Docker Watchdog

A dual-purpose container management tool that combines a Flask proxy with a background watchdog script to automatically start containers on-demand and stop them after inactivity.

📋 Table of Contents

Features
Use Cases
Architecture
Quick Start
Configuration
Environment Variables
Docker Compose Examples
Security
How It Works
Troubleshooting

✨ Features

On-Demand Container Startup: Automatically starts your target container when a request is received
Automatic Shutdown: Stops containers after a configurable timeout period with no active connections
Dual Monitoring: Both Flask proxy and watchdog script work together for robust operation
Efficient Event Monitoring: Uses Docker events API for minimal CPU/memory overhead
Connection Detection: Monitors active connections on a specific port using ss or netstat
Graceful Startup: Configurable grace period after container start before redirecting traffic
Non-Root User: Runs as non-root user for improved security
Resource Limits: Easy to configure CPU and memory constraints
Production Ready: Built-in error handling and logging
Traefik Integration: Use Traefik loadbalancer priority to use a single URL

🎯 Use Cases

1. Cost Optimization

Stop expensive containers when not in use, start them automatically on demand.

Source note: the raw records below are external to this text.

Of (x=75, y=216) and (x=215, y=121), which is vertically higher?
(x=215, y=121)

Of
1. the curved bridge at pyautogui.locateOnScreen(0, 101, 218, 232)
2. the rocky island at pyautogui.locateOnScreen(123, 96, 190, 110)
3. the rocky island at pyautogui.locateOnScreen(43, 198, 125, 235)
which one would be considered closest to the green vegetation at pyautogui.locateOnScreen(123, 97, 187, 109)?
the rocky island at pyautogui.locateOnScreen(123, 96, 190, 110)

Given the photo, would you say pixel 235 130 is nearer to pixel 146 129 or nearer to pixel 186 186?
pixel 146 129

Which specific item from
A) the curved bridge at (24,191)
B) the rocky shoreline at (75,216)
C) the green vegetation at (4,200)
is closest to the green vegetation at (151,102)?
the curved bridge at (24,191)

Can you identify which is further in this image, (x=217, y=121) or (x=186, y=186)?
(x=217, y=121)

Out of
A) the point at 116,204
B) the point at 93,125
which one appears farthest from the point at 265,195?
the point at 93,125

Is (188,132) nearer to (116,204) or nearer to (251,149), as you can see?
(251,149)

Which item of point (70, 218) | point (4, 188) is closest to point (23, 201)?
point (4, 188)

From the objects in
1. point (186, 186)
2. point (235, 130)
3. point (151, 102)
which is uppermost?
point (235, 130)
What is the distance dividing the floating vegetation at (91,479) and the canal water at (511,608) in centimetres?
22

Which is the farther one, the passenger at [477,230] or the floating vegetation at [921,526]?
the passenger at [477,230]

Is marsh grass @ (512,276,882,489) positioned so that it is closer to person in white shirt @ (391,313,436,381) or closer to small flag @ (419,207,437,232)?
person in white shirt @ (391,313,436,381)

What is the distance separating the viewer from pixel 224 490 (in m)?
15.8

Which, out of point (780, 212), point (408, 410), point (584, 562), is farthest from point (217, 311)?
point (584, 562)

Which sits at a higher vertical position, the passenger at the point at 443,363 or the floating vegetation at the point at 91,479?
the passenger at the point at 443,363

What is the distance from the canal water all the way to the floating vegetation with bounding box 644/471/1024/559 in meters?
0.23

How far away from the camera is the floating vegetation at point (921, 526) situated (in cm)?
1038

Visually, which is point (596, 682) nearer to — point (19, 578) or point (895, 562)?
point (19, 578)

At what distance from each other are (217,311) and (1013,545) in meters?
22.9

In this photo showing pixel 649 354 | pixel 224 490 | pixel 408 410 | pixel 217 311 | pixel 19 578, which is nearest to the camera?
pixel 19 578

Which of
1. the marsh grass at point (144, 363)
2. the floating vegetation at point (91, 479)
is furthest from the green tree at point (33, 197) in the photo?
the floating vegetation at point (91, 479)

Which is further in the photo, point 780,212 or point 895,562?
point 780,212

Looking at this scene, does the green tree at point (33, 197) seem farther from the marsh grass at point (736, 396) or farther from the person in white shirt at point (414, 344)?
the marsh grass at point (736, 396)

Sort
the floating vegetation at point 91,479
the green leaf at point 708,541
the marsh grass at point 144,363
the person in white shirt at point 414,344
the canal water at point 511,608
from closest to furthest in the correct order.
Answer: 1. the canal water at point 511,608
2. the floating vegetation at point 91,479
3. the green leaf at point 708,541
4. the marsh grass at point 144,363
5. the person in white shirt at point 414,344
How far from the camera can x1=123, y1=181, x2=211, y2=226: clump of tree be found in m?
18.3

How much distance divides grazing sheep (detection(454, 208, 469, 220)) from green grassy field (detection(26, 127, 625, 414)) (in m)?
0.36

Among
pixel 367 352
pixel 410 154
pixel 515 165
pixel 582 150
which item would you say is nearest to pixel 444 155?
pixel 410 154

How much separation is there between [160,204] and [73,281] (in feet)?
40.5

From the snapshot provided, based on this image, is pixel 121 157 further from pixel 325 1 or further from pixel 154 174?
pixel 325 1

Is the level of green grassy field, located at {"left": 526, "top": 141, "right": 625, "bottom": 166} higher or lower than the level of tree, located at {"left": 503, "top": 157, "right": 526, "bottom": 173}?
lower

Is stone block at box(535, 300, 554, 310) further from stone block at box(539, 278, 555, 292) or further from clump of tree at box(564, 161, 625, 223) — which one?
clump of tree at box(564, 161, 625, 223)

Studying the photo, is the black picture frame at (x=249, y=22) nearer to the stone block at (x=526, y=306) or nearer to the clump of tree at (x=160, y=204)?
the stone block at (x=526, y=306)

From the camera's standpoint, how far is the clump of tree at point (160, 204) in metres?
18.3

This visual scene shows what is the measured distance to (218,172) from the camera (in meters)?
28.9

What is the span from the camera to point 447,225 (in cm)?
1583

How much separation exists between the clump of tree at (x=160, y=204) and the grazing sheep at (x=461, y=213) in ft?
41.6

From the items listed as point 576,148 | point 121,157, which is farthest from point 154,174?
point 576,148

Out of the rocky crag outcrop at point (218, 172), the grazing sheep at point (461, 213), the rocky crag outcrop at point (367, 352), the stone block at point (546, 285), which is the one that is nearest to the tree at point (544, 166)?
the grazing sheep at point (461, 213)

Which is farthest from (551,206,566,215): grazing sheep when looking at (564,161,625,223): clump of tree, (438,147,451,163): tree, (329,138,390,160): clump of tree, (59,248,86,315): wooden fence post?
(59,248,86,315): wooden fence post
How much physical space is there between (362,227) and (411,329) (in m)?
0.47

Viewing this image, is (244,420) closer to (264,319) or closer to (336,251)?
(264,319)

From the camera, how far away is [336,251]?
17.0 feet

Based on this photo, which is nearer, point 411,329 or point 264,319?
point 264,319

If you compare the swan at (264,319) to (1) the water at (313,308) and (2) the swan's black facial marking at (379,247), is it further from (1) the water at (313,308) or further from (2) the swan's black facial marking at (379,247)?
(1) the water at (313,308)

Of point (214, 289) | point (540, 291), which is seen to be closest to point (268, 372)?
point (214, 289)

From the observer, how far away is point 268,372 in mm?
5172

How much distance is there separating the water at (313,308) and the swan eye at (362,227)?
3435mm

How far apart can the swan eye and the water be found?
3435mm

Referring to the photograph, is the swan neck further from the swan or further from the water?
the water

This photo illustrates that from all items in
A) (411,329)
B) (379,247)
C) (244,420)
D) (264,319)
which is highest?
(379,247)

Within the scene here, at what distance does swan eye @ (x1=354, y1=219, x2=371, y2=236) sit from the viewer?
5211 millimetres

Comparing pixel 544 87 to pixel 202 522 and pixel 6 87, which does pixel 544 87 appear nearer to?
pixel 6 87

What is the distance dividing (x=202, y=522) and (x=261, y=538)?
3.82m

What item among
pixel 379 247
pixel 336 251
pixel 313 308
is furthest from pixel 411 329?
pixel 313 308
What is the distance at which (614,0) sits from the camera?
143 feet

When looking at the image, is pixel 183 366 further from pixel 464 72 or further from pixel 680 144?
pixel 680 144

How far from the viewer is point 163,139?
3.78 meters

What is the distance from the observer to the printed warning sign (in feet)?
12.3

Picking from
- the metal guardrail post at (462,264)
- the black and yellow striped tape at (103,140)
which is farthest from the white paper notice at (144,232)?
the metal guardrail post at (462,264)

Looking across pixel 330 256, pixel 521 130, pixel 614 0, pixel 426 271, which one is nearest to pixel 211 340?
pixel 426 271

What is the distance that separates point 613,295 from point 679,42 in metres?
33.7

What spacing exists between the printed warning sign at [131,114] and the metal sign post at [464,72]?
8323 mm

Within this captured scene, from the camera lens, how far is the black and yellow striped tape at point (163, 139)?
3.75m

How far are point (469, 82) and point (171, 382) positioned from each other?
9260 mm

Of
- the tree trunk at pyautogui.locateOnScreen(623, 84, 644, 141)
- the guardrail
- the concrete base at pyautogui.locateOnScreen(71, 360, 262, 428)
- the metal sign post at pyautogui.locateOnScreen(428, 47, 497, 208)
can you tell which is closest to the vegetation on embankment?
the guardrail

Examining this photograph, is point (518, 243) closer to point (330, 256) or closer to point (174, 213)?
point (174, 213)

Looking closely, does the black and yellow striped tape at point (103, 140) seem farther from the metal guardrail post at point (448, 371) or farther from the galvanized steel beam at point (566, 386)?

User Request → Watchdog starts container → User redirected → Container runs
↓ (after timeout with no activity)
Container stopped → Resources freed → Cost reduced

2. Development Environment

Keep development containers dormant until needed, reducing resource consumption.

3. Demo/Testing Environments

Automatically manage resource-heavy demo applications that are only used occasionally.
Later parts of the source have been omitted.